* Texte de la page *
┄┄┄┄┄┄

Le souci de la forme, chacun de ces trois poètes l’éprouve à sa manière. Marc Quaghebeur recherche la concision la plus extrême, Benoît Conort étire ses vers comme une attente qui se prolonge, Gérard Cartier découvre, explore, expérimente, en joueur accompli.
L’art de Marc Quaghebeur, depuis ses premières publications, consiste à utiliser un minimum de mots pour exprimer au mieux sa vision du réel. Son dernier livre est, en ce sens, une réussite. Entre prose et poésie, ses écrits, constamment originaux, sont difficilement classables. Souvenons-nous, entre autres livres, de Chiennelures, paru en 1983 aux éditions Fata Morgana avec des illustrations d’Octave Landuyt, de La nuit de Yuste, paru aux éditions du Cormier avec des illustrations de Sarah Kalisky, des Grands Masques, paru à la Renaissance du livre en 2012.
Haut responsable de la culture en Belgique francophone, il a longtemps œuvré pour la publication et la reconnaissance des autres, tant dans le domaine de la littérature que dans celui de la peinture et du théâtre. C’est ainsi qu’il a contribué à faire connaître l’œuvre de René Kalisky, qu’il a accompagnée, notamment à Chaillot, lors des mises en scène d’Antoine Vitez, et qu’il s’est intéressé à l’œuvre picturale et plastique de Sarah Kalisky comme à celle du photographe Marc Trivier. C’est, en outre, un ardent défenseur et propagandiste, dans ses essais, de l’histoire des lettres belges.

┄┄┄┄┄┄

* Défis *
**a)** Pour chacun des énoncés suivants, dites s'il concorde avec le texte sur les trois poètes, en répondant par oui ou par non et en citant mot pour mot les termes du texte qui tranchent.
(i) Marc Quaghebeur recherche la concision la plus extrême.
(ii) Chiennelures a paru en 1983 aux éditions du Cormier.
(iii) Benoît Conort raccourcit ses vers au maximum.
**b)** Répondez, s'il vous plaît, à ces questions d'après le texte sur les trois poètes.
(i) Qui a illustré La nuit de Yuste ?
(ii) Lors des mises en scène de qui Marc Quaghebeur a-t-il accompagné l'œuvre de René Kalisky à Chaillot ?
(iii) En quelle année Les Grands Masques a-t-il paru ?
**c)** D'après le texte sur les trois poètes, pourquoi le dernier livre de Marc Quaghebeur est-il une réussite ?

* Données sources *
┄┄┄┄┄┄

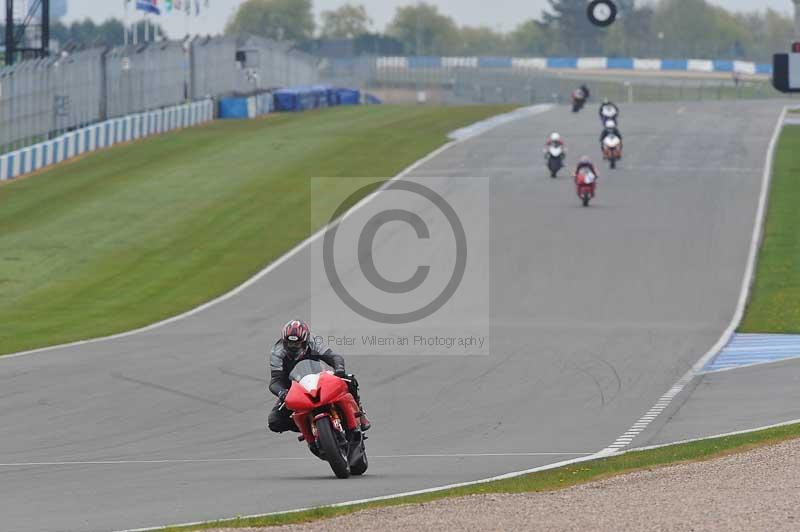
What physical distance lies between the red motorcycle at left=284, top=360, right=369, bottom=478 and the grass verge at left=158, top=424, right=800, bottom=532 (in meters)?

┄┄┄┄┄┄

* Réponses aux défis *
**a)**
(i) Oui : « Marc Quaghebeur recherche la concision la plus extrême ».
(ii) Non : « Chiennelures, paru en 1983 aux éditions Fata Morgana ».
(iii) Non : « Benoît Conort étire ses vers comme une attente qui se prolonge ».

**b)**
(i) Sarah Kalisky.
(ii) Antoine Vitez.
(iii) En 2012.

**c)** Depuis ses premières publications, l'art de Marc Quaghebeur consiste à utiliser un minimum de mots pour exprimer au mieux sa vision du réel. Le texte juge son dernier livre réussi précisément « en ce sens ».